Wednesday, August 31, 2011

MIDNIGHT

FLASHPOINT #5—Andy Kubert, Sandra Hope, and Alex Sinclair have done a fine job throughout this series throwing down some beautiful pages, but Geoff Johns’s beats were never really dialing in for me in the month-by-month. I jammed #1-4 right before it was time to hit the midnight sale and the entire thing read much better in one sitting. And then the fifth issue cranked things up splendidly. I dug and completely bought the whole thing being Barry’s fault in the first place, which of course was laid out for us right there at the end of FLASH #12, it just seemed somewhat nonsensical and anticlimactic at the time. But now that conversation with Iris is so great. “Just give me one more day.” Huh, just grasping the phrasing of that, could Johns have intentionally been thumbing his nose at Spidey/MJ/Quesada before setting up his very own continuity reboot? I’ve been real curious to see how we were going to get from old DCU to Flashpoint continuity to new DCU, and while it’s nowhere near as elegant as a Flash Fact, I suppose it will do. Barry broke time trying to save his mom, caused Flashpoint, Future Barry went back to stop himself from triggering the change, but wound up summoning some sort of temporal guide mystery woman and inadvertently fusing the DC, Wildstorm and Vertigo timelines together, because they all used to be one? It is a bit of a stretch, but what the hell. Moore first mined out Vertigo ideaspace on a DC paycheck, eighteen years later Jim Lee contracted to publish America’s Best Comics and then DC bought him, so there’s your connective tissue between the three. The only hiccup that this issue gave me was that letter. And don’t get me wrong, I’m all about Bruce pulling a win where family is concerned, but along with the screwed-up timeline of his own mini-series, I just can’t see when Dr. Wayne had time to pen a heartfelt missive to his parallel universe son who didn’t get shot. In transit somewhere, on the way from the Beck house, sure, it just strains credulity a bit much for me. And I am all about the running-so-fast-you-change-the-past. Oh, well. I guess this Batman had a plan for everything, too.

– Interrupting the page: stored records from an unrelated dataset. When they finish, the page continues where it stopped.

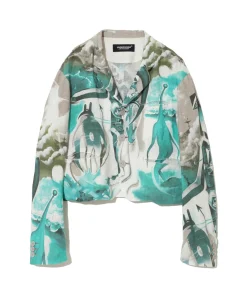 UNDERCOVER Outerwear | UC1E4106-2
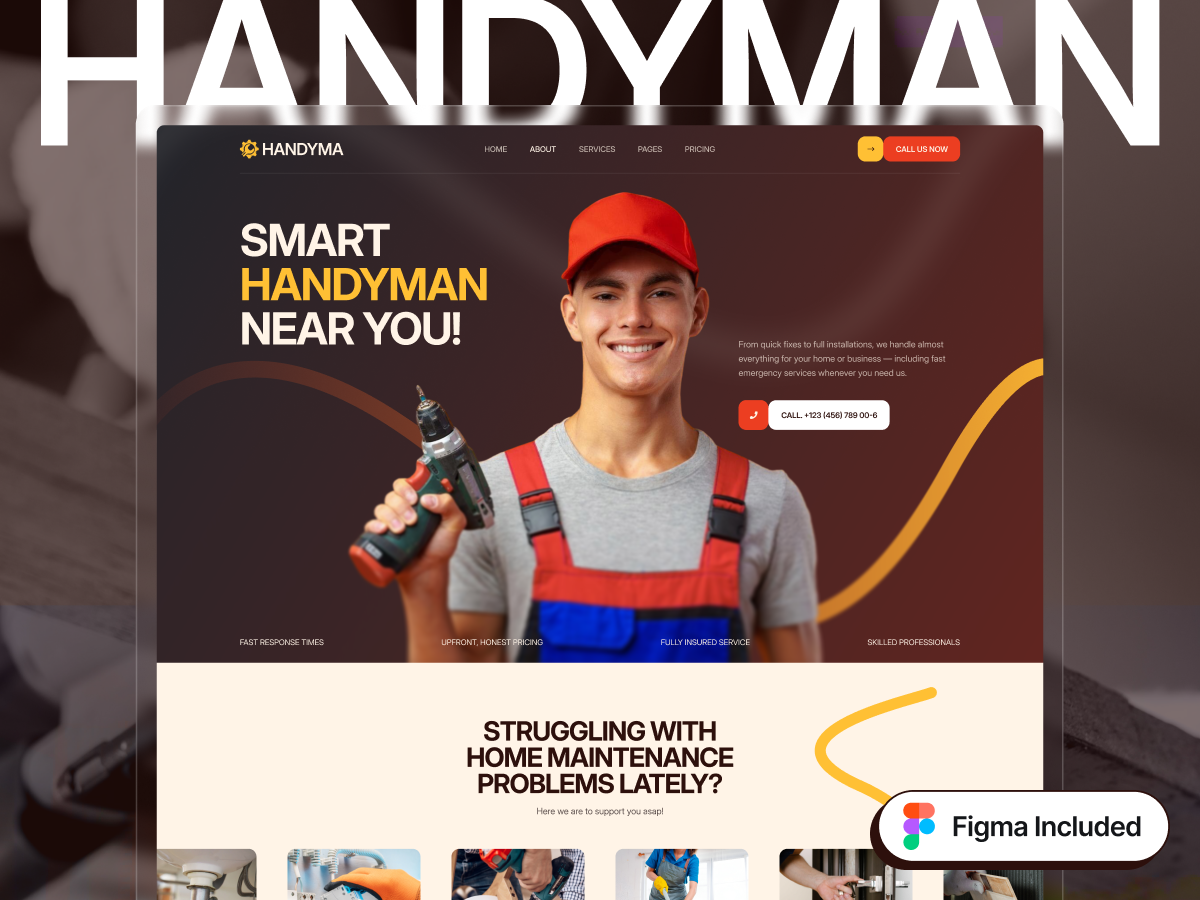Handyma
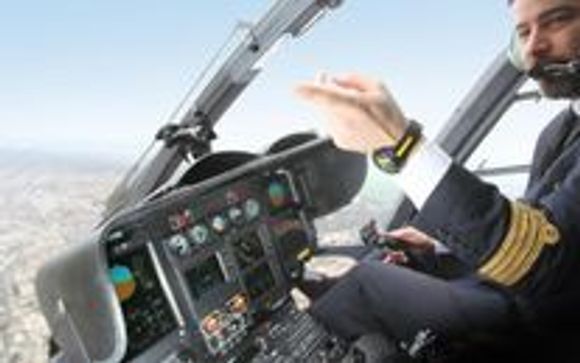 Mettez une option sur l’évasion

JUSTICE LEAGUE #1—Of course the art is gorgeous. I mean, really well done. And the story’s engaging enough on a shallow level. Half of the people on the cover meet for the first time and Vic Stone scores a touchdown. I completely understand why Johns went this route, the kind of decompressed approach that served Bendis and Millar so well ten years ago in the first year of their Ultimate runs. But, good-looking art aside, it reads to me very much as a lowest common denominator reboot origin. Not as much The Secret Origin of the Justice League as Justice League Begins. Really really courting those non-readers who show up for the Nolan flicks. It’s slick as hell and the banter back and forth is rat-a-tat-tat (even in the places where it makes you wince), but the story did not fill me with wow and wonder. It didn’t even have to hit the notes of Morrison’s first issues of JLA or JLA:CLASSIFIED. Old Joe Kelly did a fantastic job setting the tone in a very dense first issue (#61) that not only sent several plates spinning but served as a manifesto, a mission statement, for his entire run. I understand why they’re not really challenging anybody with this, inviting everybody in the pool, but maybe there are more folks who don’t mind scratching their heads at all the insane shenanigans erupting than they think. I’m certainly glad I went and got these at midnight, took part in the event and all, but I wasn’t expecting this title to crack my personal top five. It didn’t, but was still fun to read, which is maybe sometimes enough. It does have me keyed up for this month, though, I tell you what. The best is yet to come.